Un départ canon avant les doutes
Sur le pré, ses premières performances en tant que numéro un sont scrutées avec attention. L'AS Saint-Étienne a préféré faire confiance à sa doublure plutôt qu'à un gardien extérieur. Et le départ en Championnat justifie ce choix. À l'image d'une jeune équipe stéphanoise étincelante, il n'encaisse aucun but lors des trois premières victoires de l'ASSE face à Lorient, Strasbourg et Marseille. Des prestations solides et saluées. Les Verts caracolent en tête du Championnat et attirent forcément les regards. Mais la parenthèse enchantée s'arrête vite, beaucoup trop vite. Entre le 26 septembre et le 11 décembre, l'ASSE enchaîne une série cataclysmique de onze rencontres sans victoire, dont sept défaites de rang. Le trou noir.
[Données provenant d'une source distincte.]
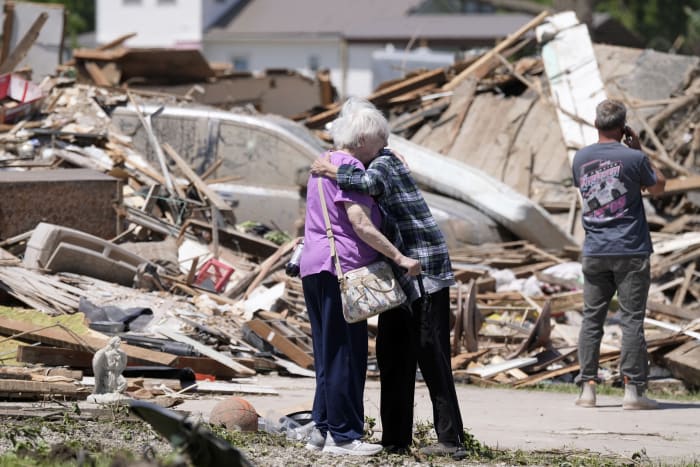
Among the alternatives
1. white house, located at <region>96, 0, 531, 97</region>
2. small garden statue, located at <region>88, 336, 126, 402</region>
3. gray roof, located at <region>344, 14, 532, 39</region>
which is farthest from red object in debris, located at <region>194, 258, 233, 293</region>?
white house, located at <region>96, 0, 531, 97</region>

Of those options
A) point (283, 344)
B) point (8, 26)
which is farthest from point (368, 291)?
point (8, 26)

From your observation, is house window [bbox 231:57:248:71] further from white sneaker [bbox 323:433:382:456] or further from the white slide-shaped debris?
white sneaker [bbox 323:433:382:456]

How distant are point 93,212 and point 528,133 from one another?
7070 millimetres

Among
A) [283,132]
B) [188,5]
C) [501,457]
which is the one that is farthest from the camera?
[188,5]

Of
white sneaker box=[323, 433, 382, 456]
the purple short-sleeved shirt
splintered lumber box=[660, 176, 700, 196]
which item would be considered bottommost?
white sneaker box=[323, 433, 382, 456]

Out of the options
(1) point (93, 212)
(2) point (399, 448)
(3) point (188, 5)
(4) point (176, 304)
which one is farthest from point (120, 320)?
(3) point (188, 5)

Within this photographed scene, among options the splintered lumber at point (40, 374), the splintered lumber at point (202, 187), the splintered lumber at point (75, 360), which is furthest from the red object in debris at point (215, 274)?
the splintered lumber at point (40, 374)

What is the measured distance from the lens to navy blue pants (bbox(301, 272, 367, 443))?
6.05 m

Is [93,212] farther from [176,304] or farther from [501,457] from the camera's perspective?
[501,457]

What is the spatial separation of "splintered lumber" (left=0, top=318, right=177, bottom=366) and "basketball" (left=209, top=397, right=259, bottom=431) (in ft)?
6.17

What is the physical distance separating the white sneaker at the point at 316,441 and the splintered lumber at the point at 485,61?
12.0m

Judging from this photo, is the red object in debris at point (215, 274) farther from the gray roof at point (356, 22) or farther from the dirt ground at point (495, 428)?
the gray roof at point (356, 22)

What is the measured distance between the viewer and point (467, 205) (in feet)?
46.3

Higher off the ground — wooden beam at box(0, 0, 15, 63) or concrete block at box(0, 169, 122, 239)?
wooden beam at box(0, 0, 15, 63)
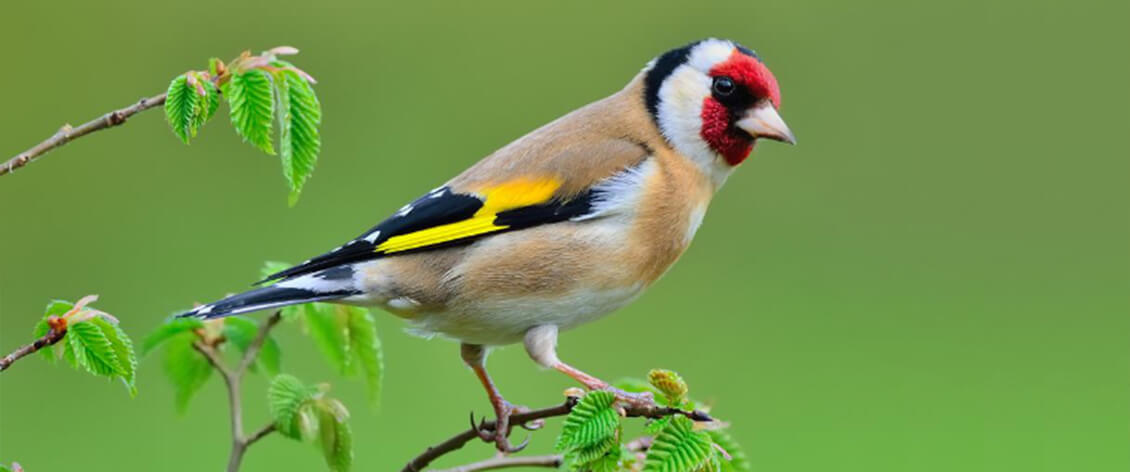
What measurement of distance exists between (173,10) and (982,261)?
3.51 metres

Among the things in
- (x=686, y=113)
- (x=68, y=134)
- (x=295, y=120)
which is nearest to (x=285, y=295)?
(x=295, y=120)

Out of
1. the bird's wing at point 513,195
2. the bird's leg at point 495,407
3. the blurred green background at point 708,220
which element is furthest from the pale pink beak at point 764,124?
the blurred green background at point 708,220

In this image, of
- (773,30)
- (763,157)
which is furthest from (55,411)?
(773,30)

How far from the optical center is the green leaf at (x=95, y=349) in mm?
1721

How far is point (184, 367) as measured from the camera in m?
2.40

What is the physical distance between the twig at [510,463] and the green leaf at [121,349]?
0.44m

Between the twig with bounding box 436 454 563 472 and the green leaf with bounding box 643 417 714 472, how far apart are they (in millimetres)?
176

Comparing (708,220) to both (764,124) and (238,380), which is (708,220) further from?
(238,380)

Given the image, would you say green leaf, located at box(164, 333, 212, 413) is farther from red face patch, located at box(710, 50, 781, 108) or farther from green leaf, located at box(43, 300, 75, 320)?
red face patch, located at box(710, 50, 781, 108)

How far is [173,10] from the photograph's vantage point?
6.18 metres

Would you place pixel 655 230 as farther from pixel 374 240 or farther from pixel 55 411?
pixel 55 411

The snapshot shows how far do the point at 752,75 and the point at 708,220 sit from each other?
314 centimetres

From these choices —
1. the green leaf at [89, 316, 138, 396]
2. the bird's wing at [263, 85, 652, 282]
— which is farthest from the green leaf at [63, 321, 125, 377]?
the bird's wing at [263, 85, 652, 282]

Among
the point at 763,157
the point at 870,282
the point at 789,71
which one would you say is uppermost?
the point at 789,71
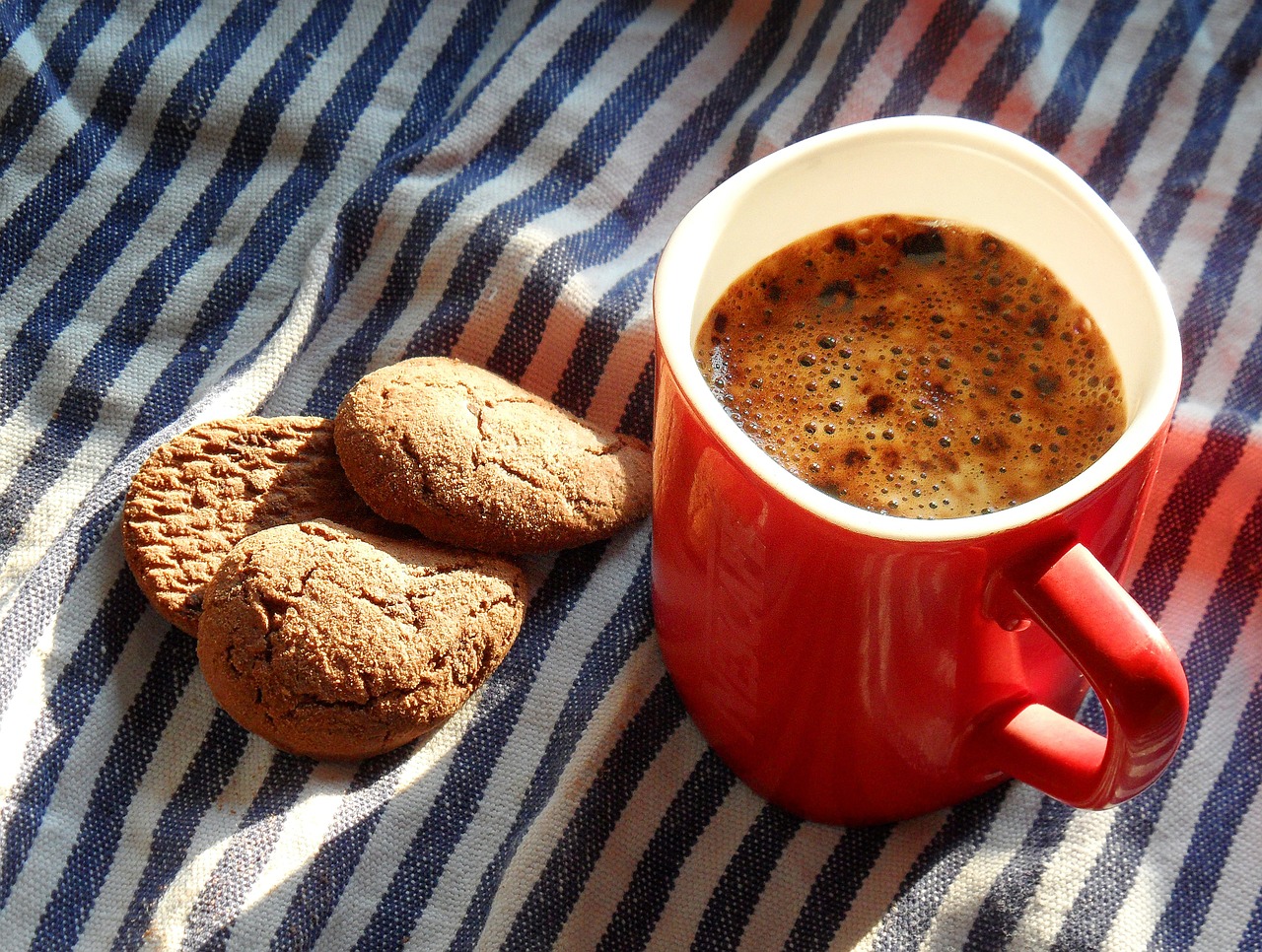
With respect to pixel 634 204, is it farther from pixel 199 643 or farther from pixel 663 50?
pixel 199 643

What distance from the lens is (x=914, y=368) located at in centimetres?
58

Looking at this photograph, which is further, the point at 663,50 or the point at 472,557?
the point at 663,50

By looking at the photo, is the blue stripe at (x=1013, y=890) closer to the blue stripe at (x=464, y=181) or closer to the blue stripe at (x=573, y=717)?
the blue stripe at (x=573, y=717)

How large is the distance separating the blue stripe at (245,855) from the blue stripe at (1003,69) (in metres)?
0.60

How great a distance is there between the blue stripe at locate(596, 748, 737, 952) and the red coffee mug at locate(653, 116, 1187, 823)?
1.7 inches

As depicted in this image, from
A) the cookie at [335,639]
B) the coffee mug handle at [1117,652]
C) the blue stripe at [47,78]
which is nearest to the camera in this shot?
the coffee mug handle at [1117,652]

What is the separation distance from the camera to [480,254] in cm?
81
Dans les buts stéphanois, Jessy Moulin ne peut arrêter la spirale négative. Le portier encaisse alors vingt buts et accumule les doutes. Ses arrêts sont moins décisifs, ses sorties tremblotantes et son jeu au pied brinquebalant. «Sa première partie de saison est à l'image de l'équipe dans son ensemble. Il y a eu des matches moyens, d'autres meilleurs, mais il n'a jamais lâché et c'est positif, décrit Patrick Guillou. À partir du moment où l'équipe ne gagne pas, il est forcément pointé du doigt. Mais tout se passait bien en début de saison, il ne faut pas l'oublier.» Pour Adrien Blettery, le portier de 35 ans n'est pas le seul à blâmer : «Il a fait quelques relances hasardeuses, on le sentait moins serein. Il n'était pas au niveau, mais comme l'ensemble de l'équipe. Il ne faut pas tirer à boulets rouges sur lui. Il est moyen, à l'image de l'équipe. Ses prestations sont en dents de scie. Sur les derniers matches, c'est un peu mieux.»
Il faut dire qu'à Saint-Étienne, l'un des dossiers épineux s'est récemment réglé. Lié de près ou de loin à la situation nébuleuse de Stéphane Ruffier qui a officiellement quitté le club début janvier, Jessy Moulin s'est retrouvé pendant plusieurs mois dans une situation sans doute inconfortable, tout comme ses partenaires. Mais qu'importe, le gardien n'est pas du genre à se laisser déborder par les pensées parasites. «C'est un gros travailleur, il ne lâche pas et se remet constamment en question», souligne Guillou. «Il est conscient qu'il peut faire mieux sur le terrain» enchaîne Blettery. À 35 ans, il n'est jamais trop tard pour apprendre et progresser, surtout quand on a l'AS Saint-Étienne dans son cœur. «Il aime profondément le club et il le respectera jusqu'au bout», termine Patrick Guillou. La patience a parfois bien des vertus : celles de respecter un écusson, un club, une ville. Et Jessy Moulin l'a compris depuis plus de 20 ans.